■ Data for this exercise ■
+ + + + +

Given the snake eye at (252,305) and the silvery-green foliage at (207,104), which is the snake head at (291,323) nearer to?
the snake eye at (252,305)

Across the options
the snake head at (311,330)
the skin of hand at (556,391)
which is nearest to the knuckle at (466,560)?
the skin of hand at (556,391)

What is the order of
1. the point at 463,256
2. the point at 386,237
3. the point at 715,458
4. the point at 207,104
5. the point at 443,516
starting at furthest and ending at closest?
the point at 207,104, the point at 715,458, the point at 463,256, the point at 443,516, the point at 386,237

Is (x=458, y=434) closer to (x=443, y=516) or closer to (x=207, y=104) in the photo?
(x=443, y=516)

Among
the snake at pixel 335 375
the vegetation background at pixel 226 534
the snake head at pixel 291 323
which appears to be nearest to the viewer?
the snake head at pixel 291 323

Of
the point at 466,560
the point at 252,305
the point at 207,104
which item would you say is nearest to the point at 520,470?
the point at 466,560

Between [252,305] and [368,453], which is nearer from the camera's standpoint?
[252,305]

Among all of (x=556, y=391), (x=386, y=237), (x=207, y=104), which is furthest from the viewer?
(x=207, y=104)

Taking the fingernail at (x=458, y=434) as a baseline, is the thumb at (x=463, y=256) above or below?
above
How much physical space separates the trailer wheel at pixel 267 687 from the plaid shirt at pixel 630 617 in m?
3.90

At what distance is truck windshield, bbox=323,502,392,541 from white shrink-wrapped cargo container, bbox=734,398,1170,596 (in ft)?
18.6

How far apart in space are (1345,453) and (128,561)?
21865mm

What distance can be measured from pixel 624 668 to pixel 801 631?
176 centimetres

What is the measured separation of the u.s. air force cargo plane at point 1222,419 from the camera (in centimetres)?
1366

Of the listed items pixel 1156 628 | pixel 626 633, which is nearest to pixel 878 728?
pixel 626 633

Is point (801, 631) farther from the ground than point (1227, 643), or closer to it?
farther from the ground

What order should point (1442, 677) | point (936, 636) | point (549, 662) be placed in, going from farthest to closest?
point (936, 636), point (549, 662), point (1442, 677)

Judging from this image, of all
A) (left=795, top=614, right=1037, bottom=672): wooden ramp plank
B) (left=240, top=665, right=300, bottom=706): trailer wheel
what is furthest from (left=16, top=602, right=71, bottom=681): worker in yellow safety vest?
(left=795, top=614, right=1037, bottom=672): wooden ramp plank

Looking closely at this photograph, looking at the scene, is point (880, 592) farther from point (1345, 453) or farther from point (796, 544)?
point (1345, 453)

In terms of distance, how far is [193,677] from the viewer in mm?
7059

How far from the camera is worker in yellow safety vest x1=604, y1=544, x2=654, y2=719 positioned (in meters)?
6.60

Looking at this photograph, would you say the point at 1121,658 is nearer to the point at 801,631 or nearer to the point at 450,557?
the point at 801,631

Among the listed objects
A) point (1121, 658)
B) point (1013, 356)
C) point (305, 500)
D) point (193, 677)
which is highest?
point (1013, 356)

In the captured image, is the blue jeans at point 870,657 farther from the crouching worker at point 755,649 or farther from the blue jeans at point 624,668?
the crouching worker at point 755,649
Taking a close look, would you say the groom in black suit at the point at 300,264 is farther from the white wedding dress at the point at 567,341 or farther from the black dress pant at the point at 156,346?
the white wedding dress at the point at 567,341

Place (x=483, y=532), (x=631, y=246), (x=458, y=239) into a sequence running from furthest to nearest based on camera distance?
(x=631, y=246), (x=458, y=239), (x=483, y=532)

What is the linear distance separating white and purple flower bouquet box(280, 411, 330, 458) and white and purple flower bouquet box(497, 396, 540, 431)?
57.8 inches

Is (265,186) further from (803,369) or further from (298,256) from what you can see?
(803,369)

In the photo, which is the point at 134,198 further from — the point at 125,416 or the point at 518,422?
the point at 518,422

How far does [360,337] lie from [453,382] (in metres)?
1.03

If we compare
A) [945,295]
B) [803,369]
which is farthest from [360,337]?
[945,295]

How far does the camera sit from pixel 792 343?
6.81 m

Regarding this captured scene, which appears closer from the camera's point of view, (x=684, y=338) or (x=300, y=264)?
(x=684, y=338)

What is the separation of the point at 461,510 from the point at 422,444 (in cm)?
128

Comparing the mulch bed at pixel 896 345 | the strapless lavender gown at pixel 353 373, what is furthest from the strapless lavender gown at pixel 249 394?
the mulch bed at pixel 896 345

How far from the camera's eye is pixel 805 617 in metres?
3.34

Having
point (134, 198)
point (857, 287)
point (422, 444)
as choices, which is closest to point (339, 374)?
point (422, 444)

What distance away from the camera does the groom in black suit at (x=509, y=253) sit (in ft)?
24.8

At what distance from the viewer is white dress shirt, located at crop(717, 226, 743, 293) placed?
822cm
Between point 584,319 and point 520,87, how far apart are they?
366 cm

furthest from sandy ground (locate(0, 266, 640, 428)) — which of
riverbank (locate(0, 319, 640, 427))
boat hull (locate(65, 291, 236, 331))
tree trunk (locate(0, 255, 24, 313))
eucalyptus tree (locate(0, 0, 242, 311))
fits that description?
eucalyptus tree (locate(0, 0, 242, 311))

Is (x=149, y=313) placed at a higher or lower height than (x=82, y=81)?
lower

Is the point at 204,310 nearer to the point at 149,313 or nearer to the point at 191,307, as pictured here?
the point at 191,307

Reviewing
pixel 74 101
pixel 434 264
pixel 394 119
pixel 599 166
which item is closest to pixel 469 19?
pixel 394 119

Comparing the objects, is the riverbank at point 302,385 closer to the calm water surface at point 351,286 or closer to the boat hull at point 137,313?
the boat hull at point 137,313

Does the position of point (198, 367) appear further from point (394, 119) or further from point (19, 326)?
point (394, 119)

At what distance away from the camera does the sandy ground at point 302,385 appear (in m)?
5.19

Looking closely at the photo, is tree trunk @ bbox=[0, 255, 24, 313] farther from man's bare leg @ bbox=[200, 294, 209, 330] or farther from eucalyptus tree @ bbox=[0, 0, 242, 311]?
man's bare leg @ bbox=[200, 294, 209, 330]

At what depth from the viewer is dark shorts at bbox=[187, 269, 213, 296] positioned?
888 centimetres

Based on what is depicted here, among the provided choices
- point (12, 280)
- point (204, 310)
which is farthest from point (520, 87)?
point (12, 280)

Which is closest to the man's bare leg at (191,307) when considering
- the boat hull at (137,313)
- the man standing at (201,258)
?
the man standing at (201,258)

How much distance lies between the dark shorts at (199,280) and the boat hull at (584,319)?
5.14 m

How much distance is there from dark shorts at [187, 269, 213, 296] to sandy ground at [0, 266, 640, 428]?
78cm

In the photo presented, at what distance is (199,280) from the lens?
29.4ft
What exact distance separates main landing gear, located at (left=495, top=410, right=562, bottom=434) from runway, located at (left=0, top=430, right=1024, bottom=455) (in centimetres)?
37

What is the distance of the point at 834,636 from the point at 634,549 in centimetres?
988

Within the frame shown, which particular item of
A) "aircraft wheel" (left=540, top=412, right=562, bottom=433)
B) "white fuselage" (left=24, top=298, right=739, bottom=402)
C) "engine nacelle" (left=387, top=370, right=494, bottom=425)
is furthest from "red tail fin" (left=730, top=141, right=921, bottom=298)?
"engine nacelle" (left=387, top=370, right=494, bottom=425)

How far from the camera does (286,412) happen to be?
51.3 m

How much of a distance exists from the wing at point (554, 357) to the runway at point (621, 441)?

+ + + + +

■ Task statement ■
All lines from the one with "At what depth" through the final line above are to be quoted exactly; quote no other line.

■ Response ■
At what depth from the viewer is dark shorts at bbox=[187, 269, 213, 296] positioned?
888 centimetres

Based on what is depicted here, among the provided choices
- point (12, 280)
- point (204, 310)
which is farthest from point (520, 87)?
point (12, 280)

Which is closest to the man's bare leg at (191,307) when considering
- the boat hull at (137,313)
- the man standing at (201,258)
?
the man standing at (201,258)

How much distance lies between the dark shorts at (199,280) and the boat hull at (584,319)?
5.14 m

How much distance is there from dark shorts at [187, 269, 213, 296] to sandy ground at [0, 266, 640, 428]?
78cm

In the photo presented, at what distance is (199,280) from the lens?
29.4ft
What exact distance separates main landing gear, located at (left=495, top=410, right=562, bottom=434) from runway, located at (left=0, top=430, right=1024, bottom=455) (in centimetres)?
37

What is the distance of the point at 834,636 from the point at 634,549 in centimetres?
988

Within the frame shown, which particular item of
A) "aircraft wheel" (left=540, top=412, right=562, bottom=433)
B) "white fuselage" (left=24, top=298, right=739, bottom=402)
C) "engine nacelle" (left=387, top=370, right=494, bottom=425)
is furthest from "red tail fin" (left=730, top=141, right=921, bottom=298)?
"engine nacelle" (left=387, top=370, right=494, bottom=425)

How far from the camera does (286,412) happen to be?
51.3 m

How much of a distance exists from the wing at point (554, 357) to the runway at point (621, 441)?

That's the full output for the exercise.